A new tobacco tax may soon be forcing smokers in New York State to cough up some more cash.

The state legislature was expected to vote Monday on a proposal to raise the tax on cigarettes by $1.60. It's part of Governor Paterson's latest emergency budget bill.

If passed, the new tax would push the price of a pack of smokes over the $10 mark in the five boroughs while generating an estimated $440 million in revenue.

New York is trying to close a $9 billion budget hole, but smokers and tobacco dealers were opposed to the proposed hike.

"I don't think it's really fair to just attack the smokers," West Harrison resident Darlene O'Keeffe said.

"I've traveled around the whole world – Europe and everywhere – [but] already I spent the most money in this city on cigarettes. So, naturally, it's bad," Manhattan resident Jean Paul de Boissezon said.

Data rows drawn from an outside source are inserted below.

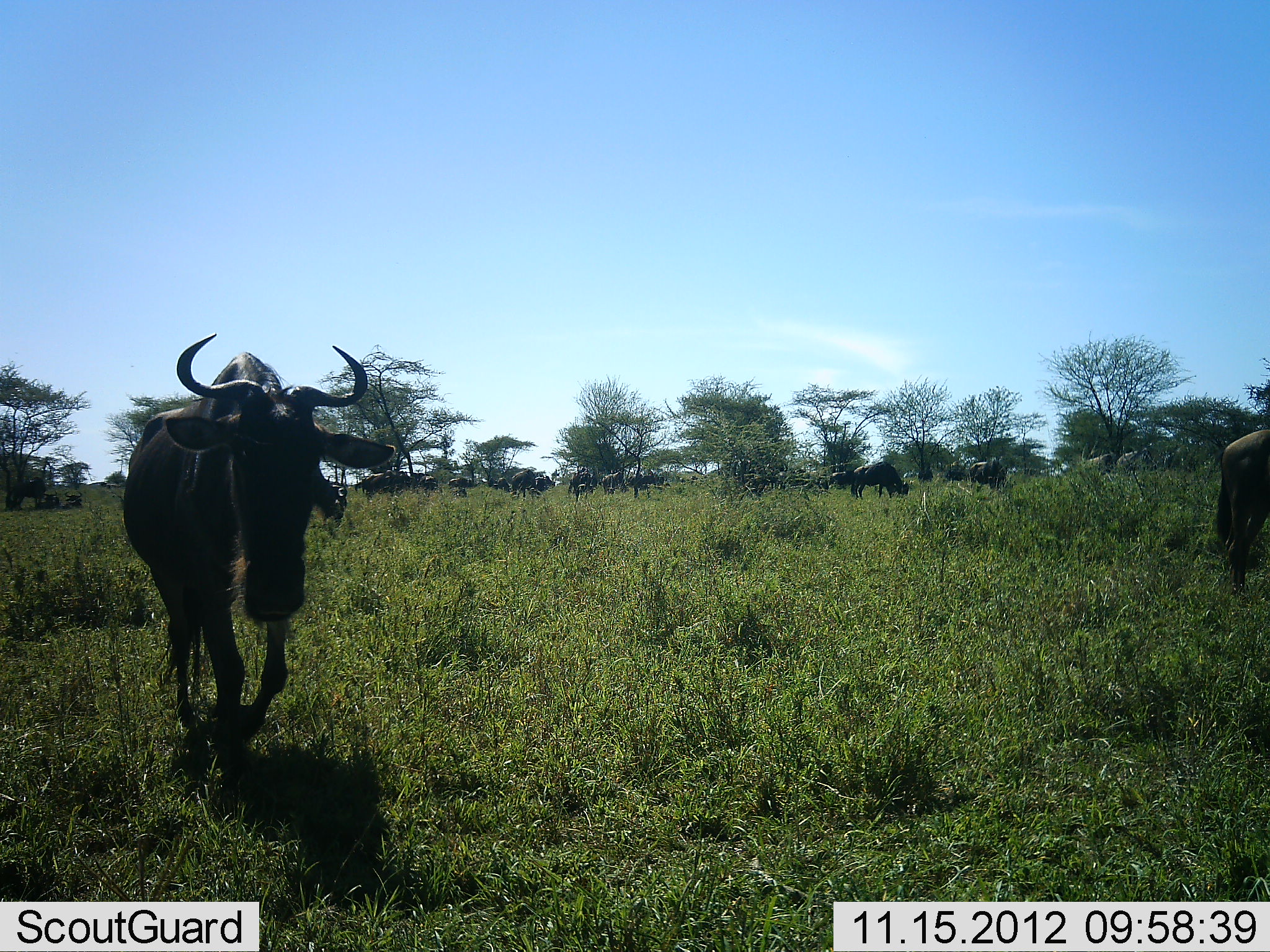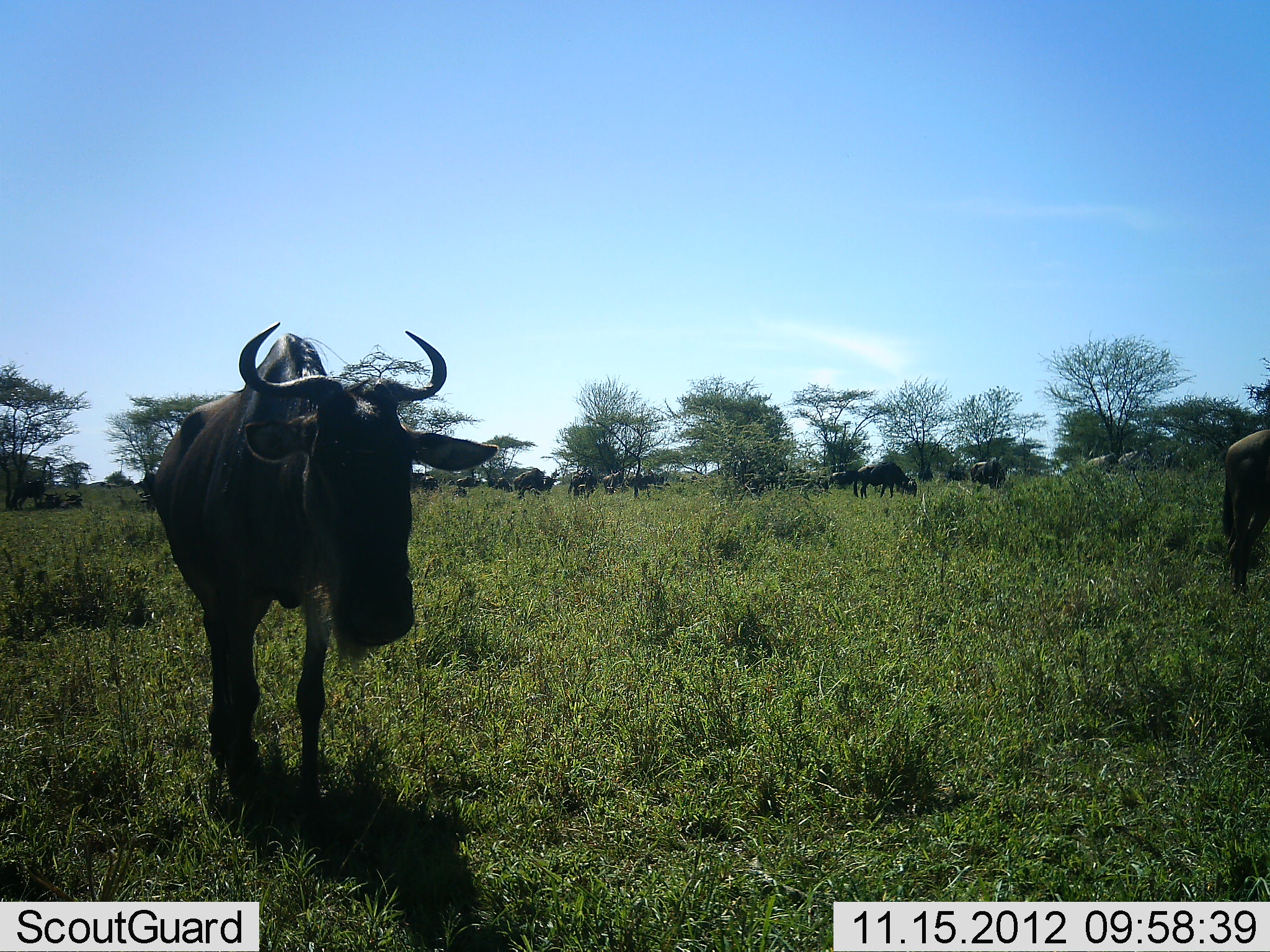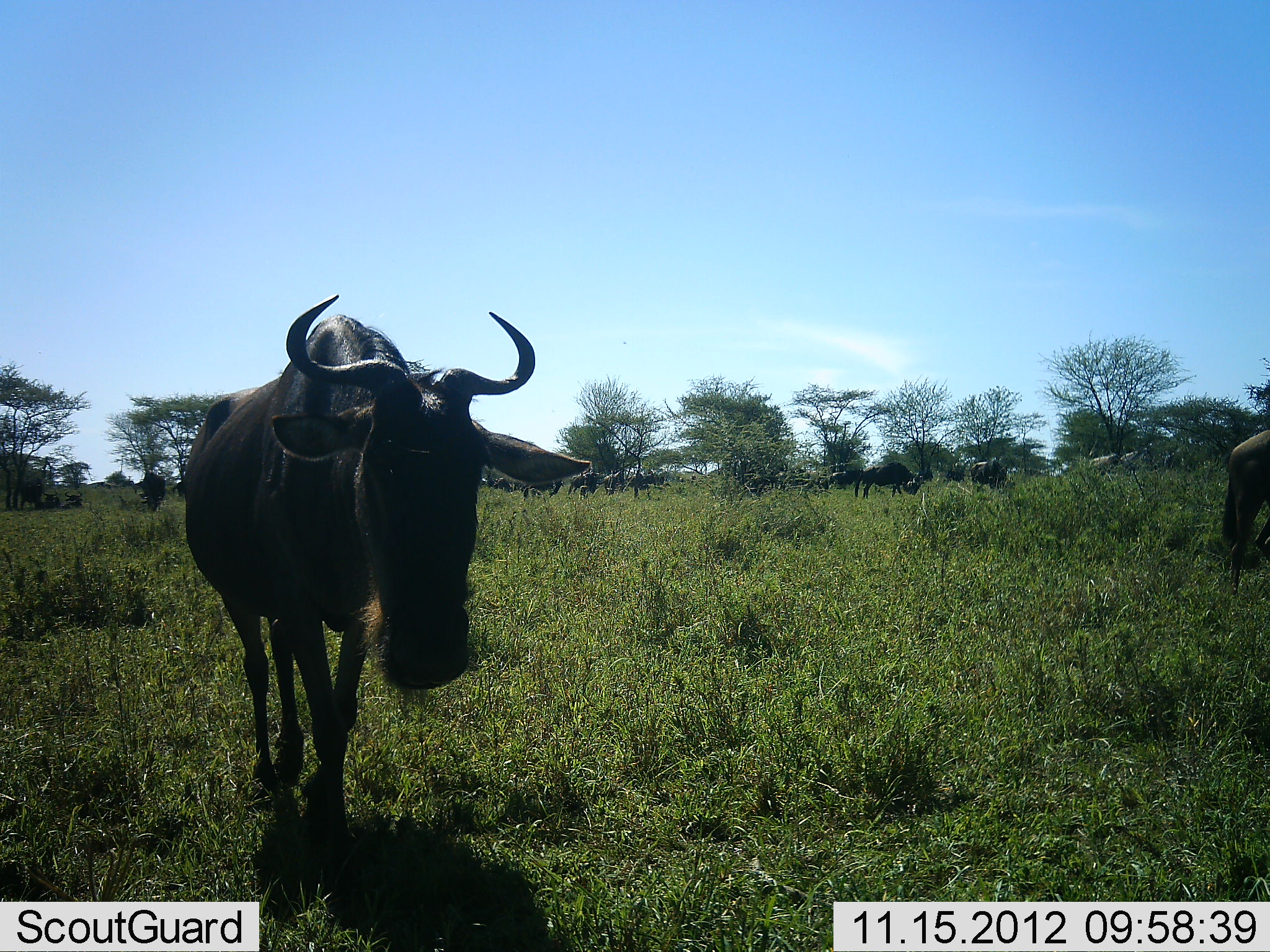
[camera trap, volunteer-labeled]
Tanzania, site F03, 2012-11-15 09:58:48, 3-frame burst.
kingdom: Animalia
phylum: Chordata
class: Mammalia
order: Artiodactyla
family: Bovidae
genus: Connochaetes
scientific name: Connochaetes taurinus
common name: blue wildebeest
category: wildebeest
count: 11-50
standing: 30%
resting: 0%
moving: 80%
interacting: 0%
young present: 0%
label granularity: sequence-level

Not only would the cost be felt in consumer's wallets, but by the stores that sell tobacco products as well. "Right now, we're paying 46 percent state tax, and they want to bring it up to 90 [percent]," George Vasquez, assistant manager at De La Concha tobacco shop, said. "I think that will put a lot of the retailers out of business, and a lot of people into the unemployment line."

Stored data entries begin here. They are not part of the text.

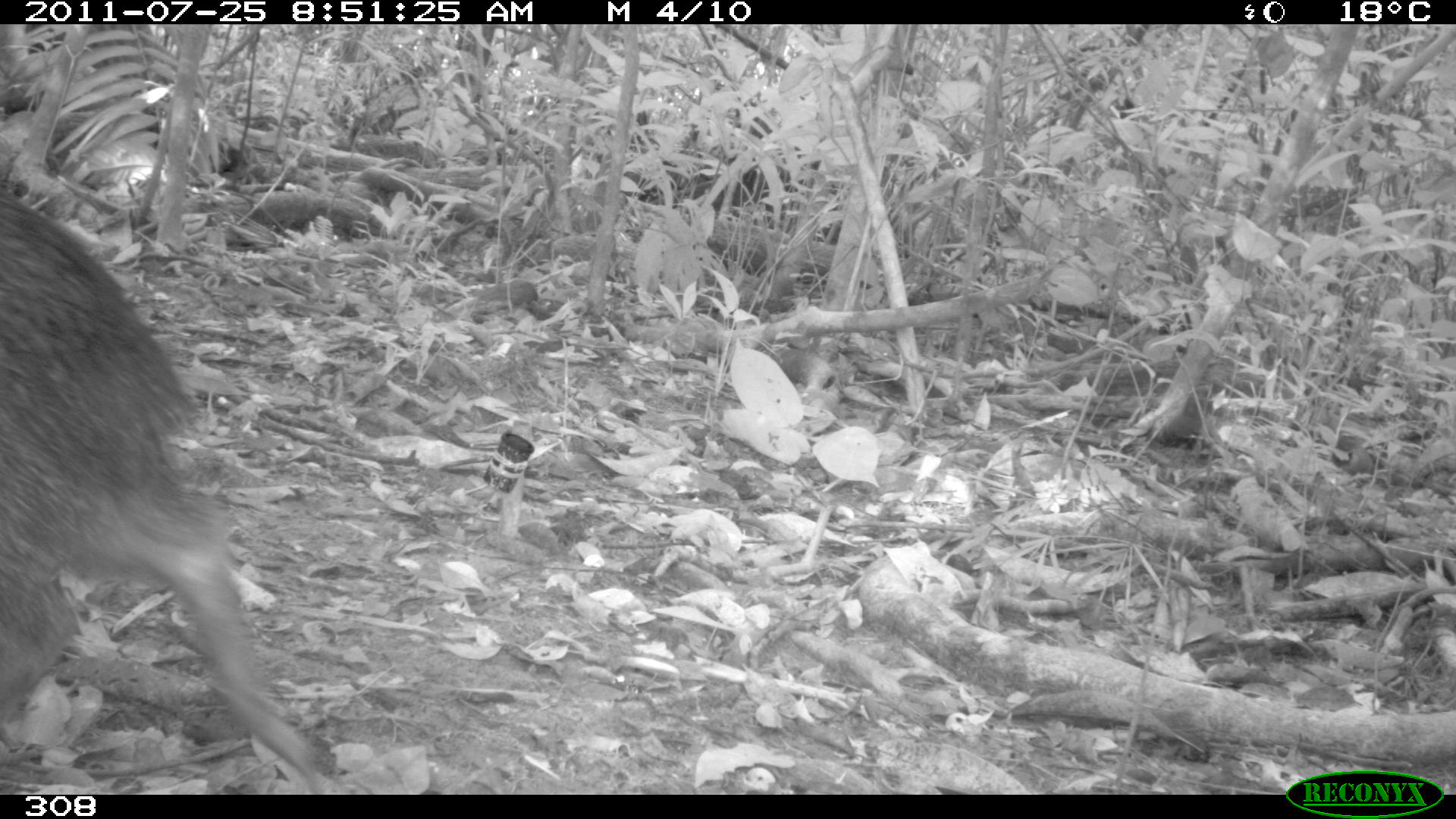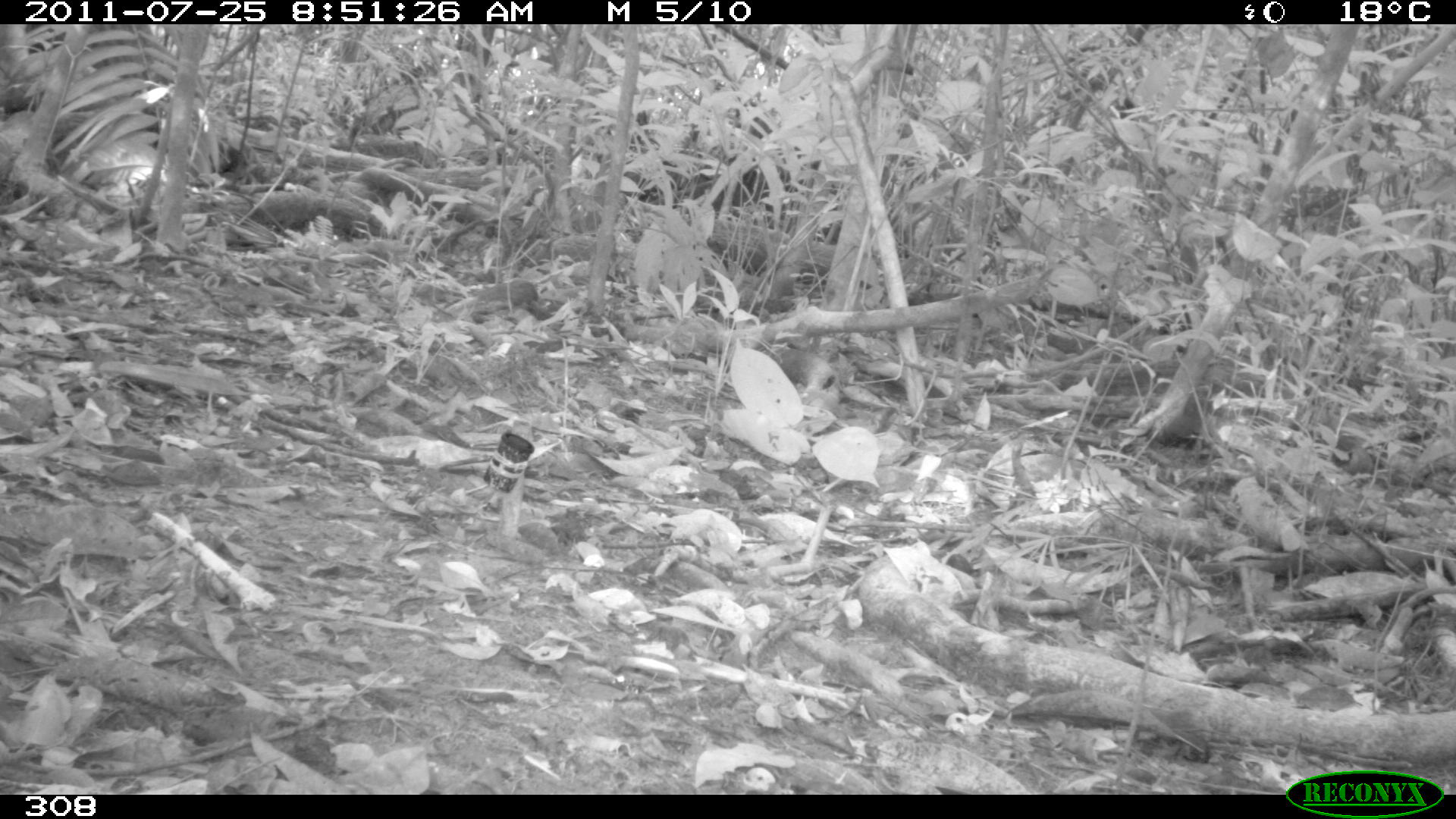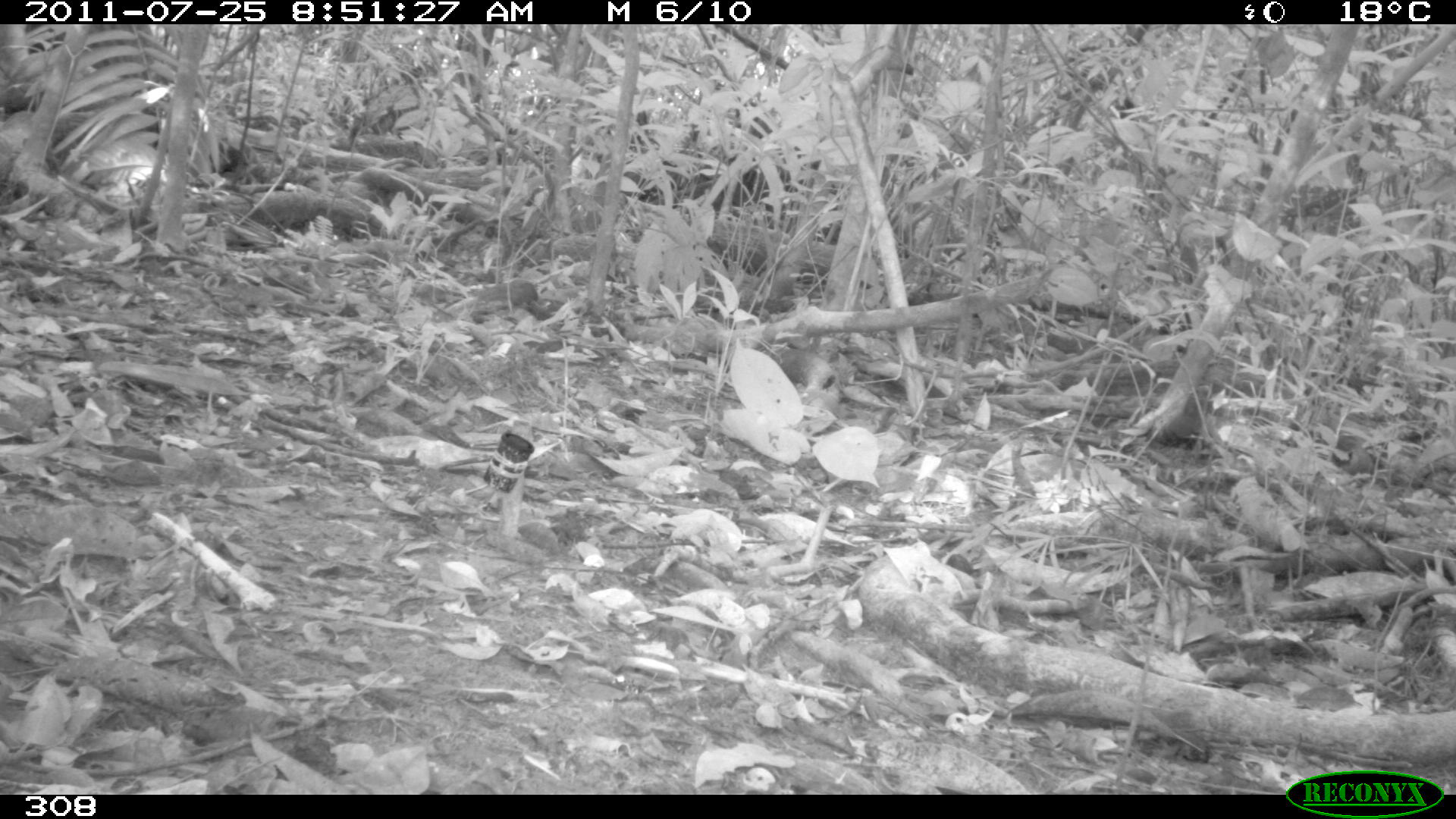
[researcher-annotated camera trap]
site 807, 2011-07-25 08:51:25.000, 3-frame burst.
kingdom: Animalia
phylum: Chordata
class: Mammalia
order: Artiodactyla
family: Tayassuidae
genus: Pecari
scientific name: Pecari tajacu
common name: collared peccary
Pecari tajacu (collared peccary).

Some of the non-smokers who spoke to CBS 2 on Saturday felt that an additional tax would provide another benefit, other than added revenue. "I think it would be good to deter young kids from doing it," Candice Scharf, of Baldwin, said. "They have limited income, so that way they may not want to spend that extra $1.60."

"If it becomes too expensive, more people will quit, which would be so much better," Purchase resident Nancy DeRosa said.

CBS 2's Mark Morgan contributed to this report.